Extract provided:
--- START ---

My Chocolateyfest (WinOps) Conference Experience
Several months ago I was text messaging with Rob Reynolds, found of Chocolatey. Rob and I have become friends over the past several years due to my involvement in using and writing about Chocolatey software. Rob mentioned the idea of a conference focused around Chocolatey. I immediately response “wow that would be awesome”. This idea came to fruition a few months later when Chocolateyfest was announced.
Initially, Chocolateyfest was supposed to be a conference dedicated to automating Windows with Chocolatey, later it was changed to WinOps, broadening a bit the topics that could be discussed so that it would be automating Windows with anything. WinOps is a newer conference that was held in London in 2017 and will be held there again in November.
The inaugural Chocolateyfest (WinOps) being held in San Francisco seems to be an appropriate location being that is an innovative technology today. It is part of a movement in automating Windows that has been growing for years.

--- END ---

Record extracts:

--- START ---

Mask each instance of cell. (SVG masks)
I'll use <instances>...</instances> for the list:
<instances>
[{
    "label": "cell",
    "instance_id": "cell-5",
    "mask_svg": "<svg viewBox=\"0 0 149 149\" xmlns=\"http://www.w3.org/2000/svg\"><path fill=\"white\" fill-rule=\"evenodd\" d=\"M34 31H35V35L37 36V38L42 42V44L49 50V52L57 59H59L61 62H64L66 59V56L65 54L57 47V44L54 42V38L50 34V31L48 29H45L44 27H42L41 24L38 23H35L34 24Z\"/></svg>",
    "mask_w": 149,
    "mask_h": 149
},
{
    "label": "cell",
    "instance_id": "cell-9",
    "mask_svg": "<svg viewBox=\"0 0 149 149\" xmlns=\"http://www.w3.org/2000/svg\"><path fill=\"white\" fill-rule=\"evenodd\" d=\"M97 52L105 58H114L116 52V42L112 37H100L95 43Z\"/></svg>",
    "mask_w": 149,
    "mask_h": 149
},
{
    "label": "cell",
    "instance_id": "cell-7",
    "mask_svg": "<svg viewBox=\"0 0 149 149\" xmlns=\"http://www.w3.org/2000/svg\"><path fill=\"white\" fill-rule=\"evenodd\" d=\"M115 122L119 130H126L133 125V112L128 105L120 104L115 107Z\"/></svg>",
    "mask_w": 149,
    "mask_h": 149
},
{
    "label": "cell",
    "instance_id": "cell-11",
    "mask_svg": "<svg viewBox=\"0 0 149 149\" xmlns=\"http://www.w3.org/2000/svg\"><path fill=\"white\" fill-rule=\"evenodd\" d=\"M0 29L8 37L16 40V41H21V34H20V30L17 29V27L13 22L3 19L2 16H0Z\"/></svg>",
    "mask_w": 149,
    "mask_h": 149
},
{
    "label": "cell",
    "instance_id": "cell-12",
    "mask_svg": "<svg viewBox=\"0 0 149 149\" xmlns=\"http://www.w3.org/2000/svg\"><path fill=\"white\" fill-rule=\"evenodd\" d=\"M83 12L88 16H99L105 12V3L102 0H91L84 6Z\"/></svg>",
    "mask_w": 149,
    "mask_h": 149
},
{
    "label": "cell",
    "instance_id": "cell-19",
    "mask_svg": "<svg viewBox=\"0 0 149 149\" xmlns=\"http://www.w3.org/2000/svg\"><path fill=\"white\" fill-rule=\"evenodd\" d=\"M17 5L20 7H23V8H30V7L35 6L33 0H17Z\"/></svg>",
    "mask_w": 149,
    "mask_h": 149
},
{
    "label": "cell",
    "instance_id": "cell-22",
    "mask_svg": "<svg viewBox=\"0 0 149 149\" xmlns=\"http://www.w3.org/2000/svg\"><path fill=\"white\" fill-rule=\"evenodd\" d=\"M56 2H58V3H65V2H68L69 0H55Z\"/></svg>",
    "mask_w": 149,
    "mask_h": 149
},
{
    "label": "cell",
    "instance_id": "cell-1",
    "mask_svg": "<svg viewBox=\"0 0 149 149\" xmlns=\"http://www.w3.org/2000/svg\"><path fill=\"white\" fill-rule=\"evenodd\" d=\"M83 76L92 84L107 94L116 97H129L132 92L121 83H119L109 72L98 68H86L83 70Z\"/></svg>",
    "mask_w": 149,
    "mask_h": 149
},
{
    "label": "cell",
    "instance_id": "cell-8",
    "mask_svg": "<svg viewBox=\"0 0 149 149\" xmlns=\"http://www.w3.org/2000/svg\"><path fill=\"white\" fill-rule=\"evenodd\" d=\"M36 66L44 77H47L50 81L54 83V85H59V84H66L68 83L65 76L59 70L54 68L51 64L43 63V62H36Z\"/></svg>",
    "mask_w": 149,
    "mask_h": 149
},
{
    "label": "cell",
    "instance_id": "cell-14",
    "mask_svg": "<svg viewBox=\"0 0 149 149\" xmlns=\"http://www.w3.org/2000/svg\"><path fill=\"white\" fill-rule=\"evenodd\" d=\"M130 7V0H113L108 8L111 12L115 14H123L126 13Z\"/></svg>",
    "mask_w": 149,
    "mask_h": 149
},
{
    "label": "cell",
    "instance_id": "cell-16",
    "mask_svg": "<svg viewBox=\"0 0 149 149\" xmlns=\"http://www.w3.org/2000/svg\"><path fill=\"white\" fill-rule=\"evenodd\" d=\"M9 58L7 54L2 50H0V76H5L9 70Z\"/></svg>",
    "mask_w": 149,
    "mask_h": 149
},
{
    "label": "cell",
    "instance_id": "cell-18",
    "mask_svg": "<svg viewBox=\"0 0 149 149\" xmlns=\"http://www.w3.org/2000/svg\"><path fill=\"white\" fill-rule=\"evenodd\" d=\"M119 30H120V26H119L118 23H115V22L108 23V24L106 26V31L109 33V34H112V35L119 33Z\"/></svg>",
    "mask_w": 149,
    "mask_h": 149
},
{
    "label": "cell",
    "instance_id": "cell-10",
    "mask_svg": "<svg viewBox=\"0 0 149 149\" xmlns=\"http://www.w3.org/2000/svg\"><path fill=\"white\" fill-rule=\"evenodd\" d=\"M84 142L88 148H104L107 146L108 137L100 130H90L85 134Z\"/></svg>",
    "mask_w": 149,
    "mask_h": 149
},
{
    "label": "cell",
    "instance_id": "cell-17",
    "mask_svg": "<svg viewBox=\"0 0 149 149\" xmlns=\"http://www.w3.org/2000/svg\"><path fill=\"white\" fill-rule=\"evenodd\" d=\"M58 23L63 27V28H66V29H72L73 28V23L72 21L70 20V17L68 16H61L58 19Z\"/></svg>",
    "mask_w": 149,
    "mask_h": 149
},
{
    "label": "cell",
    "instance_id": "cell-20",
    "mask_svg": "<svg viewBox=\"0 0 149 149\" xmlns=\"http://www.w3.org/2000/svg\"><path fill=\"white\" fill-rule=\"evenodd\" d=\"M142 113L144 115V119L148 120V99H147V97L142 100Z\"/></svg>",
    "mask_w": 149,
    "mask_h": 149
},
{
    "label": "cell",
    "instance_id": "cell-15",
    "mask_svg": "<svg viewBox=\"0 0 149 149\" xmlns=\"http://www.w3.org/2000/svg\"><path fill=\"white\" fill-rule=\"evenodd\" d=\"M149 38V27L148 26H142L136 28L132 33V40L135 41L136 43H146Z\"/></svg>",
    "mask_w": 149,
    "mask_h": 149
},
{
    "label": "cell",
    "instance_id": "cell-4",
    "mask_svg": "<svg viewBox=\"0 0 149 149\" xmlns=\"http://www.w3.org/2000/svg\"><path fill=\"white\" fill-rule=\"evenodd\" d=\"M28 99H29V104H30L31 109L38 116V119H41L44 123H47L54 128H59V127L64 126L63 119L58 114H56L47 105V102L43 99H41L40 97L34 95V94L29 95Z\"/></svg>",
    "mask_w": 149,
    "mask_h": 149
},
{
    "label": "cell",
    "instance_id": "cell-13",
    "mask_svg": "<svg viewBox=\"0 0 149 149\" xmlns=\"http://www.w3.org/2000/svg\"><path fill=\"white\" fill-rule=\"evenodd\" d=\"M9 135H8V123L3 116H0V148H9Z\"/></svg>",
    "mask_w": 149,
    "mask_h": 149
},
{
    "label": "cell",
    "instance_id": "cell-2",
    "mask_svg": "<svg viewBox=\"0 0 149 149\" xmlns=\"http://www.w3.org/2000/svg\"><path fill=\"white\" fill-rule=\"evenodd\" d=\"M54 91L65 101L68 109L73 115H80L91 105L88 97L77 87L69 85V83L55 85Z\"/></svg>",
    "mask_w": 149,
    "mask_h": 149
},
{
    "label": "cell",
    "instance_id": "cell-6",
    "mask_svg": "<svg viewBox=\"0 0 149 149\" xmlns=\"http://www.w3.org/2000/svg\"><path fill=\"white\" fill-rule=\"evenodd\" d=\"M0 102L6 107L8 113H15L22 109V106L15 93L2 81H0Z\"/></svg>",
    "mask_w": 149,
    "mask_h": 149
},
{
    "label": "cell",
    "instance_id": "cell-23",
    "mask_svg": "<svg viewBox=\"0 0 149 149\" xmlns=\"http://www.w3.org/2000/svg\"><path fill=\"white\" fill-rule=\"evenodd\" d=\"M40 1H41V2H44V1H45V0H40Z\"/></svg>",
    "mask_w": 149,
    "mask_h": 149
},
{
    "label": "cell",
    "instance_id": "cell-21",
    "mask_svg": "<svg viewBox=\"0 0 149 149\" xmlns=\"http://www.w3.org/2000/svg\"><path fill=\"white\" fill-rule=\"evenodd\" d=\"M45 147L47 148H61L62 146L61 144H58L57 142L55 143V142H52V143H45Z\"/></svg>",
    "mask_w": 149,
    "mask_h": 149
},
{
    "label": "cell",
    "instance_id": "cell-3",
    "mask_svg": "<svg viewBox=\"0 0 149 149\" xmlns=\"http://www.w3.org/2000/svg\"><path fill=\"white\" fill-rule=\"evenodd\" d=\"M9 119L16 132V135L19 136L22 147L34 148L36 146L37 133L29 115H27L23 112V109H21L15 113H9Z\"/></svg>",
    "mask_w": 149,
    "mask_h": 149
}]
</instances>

--- END ---

Task brief:
Retype the Chocolateyfest conference account above word for word, from its title through the last sentence.

Output of the task:
My Chocolateyfest (WinOps) Conference Experience
Several months ago I was text messaging with Rob Reynolds, found of Chocolatey. Rob and I have become friends over the past several years due to my involvement in using and writing about Chocolatey software. Rob mentioned the idea of a conference focused around Chocolatey. I immediately response “wow that would be awesome”. This idea came to fruition a few months later when Chocolateyfest was announced.
Initially, Chocolateyfest was supposed to be a conference dedicated to automating Windows with Chocolatey, later it was changed to WinOps, broadening a bit the topics that could be discussed so that it would be automating Windows with anything. WinOps is a newer conference that was held in London in 2017 and will be held there again in November.
The inaugural Chocolateyfest (WinOps) being held in San Francisco seems to be an appropriate location being that is an innovative technology today. It is part of a movement in automating Windows that has been growing for years.